He was speaking truth, for Hippias was honest enough in his own particular line. Amongst the thousands who owed their professional standing, and the very bread they ate, to the celebrated fencing-master, it was no hard task to select a company of dare-devils, such as he described, who would desire no better sport than to see their native city in flames, with the streets knee-deep in blood and wine, while they put men, women, and children indiscriminately to the sword. The tribune’s eye brightened, as he thought of the fierce work he could accomplish with such tools as these ready to his hand.

“Keep them for me, from to-day,” he answered, looking round the apartment, as though to assure himself that he was only heard by those in his confidence. “My plan cannot but succeed if we only observe common secrecy and caution. Ten picked men, and thyself, my Hippias, I bid to sup with me here, the rest of the band shall be distributed by twenties amongst the different streets opening on the palace, preserving their communication thus: one man at a time must continually pass from each post to the next, until every twenty has been changed. This secures us from treachery, and will keep our cut-throats on the alert. At a given signal, all are to converge on the middle garden-gate, which will be found open. Then they may lead the old Prætorians to the attack, and take the palace itself by assault, in defiance of any resistance, however desperate, that can be made. The German guard are stubborn dogs, and must be put to the sword directly the outer hall is gained. I would not have them burn down the palace if they can help it; but when they have done my work, they are welcome to all they can carry out of it on their backs, and you may tell them so.”

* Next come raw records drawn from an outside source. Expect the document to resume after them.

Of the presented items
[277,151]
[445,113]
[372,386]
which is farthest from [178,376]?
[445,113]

Hippias noted in his own mind this additional incentive [pg 168]with considerable satisfaction. After a moment’s pause, he looked fixedly in the tribune’s face, and inquired—

“How would you wish your guests armed for the supper-party? Shall we bring our knives with us, kind host?”

Placidus flushed a dark red, and then grew pale. He averted his eyes from Hippias, while he answered—

“There are few weapons so true as the short two-edged sword. There will be work for our brave little party inside the palace, of which we must make no bungling. Is it such a grave matter, my Hippias, to slay a fat old man?” he added inquiringly.

The other’s face assumed an expression of intense disgust.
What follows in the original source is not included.